This project is an investigation into predicting salaries based on job position levels. The dataset used in this analysis is sourced from Kaggle and can be accessed here. The aim is to determine the relationship between the job position levels and corresponding salaries using Linear and Polynomial Regression.
The dataset contains the following columns:
- Level: Level of the position
- Salary: Corresponding salary
-
Data Exploration: The code begins with reading the dataset using Pandas and visualizing the first and last few rows. A scatter plot is used to visualize the relationship between experience levels and salaries.
-
Linear Regression Application: Since the data does not appear to follow a linear pattern, applying Linear Regression results in an unfit line on the scatter plot. This is demonstrated by fitting a linear model and plotting the resulting regression line.
-
Polynomial Regression Application: To better model the non-linear relationship, Polynomial Regression is applied. A polynomial feature transformer is used to create polynomial features of degree 3, and a linear model is then fit to these transformed features. The result is a polynomial regression line that fits the data more accurately than the linear model.
-
Prediction: The model is used to predict the salaries of new employees with specific experience levels (4.5 and 6.5). The predicted salaries are printed as outputs:
- Level 4.5: 83979.16666666721
- Level 6.5: 133259.46969697333
- A scatter plot is used to visualize the relationship between 'Level' and 'Salary'.

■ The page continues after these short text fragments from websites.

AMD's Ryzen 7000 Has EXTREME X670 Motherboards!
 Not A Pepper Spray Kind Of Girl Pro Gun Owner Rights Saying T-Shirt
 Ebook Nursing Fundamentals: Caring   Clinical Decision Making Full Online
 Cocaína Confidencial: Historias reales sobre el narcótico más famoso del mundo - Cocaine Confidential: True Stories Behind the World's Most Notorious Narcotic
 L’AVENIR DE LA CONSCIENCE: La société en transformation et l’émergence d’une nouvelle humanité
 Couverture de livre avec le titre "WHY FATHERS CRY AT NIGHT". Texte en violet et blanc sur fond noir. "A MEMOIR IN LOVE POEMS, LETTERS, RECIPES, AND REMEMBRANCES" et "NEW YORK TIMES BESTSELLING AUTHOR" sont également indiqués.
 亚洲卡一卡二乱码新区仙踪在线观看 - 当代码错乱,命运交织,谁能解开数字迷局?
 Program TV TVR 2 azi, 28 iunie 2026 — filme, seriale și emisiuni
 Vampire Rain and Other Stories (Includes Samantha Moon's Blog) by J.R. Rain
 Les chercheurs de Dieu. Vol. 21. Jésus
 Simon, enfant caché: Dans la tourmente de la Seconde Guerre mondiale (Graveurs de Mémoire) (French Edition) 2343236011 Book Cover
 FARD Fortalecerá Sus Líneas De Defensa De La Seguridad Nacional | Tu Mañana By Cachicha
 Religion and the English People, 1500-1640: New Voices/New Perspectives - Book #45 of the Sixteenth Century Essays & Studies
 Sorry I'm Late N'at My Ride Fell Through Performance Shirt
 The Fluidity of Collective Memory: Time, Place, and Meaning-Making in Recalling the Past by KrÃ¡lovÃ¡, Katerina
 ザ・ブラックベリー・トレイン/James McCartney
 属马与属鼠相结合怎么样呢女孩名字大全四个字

- The regression lines from both the Linear and Polynomial models are plotted on the scatter plot to visually compare their fit.
- Python
- Pandas for data manipulation
- Matplotlib for visualization
- Scikit-Learn for Linear and Polynomial Regression
The analysis demonstrates that Polynomial Regression with a degree of 3 provides a better fit to the given dataset compared to Linear Regression. This project serves as a practical example of choosing the right regression model based on the underlying data patterns.
You can see the code and the results in the files included in this repository.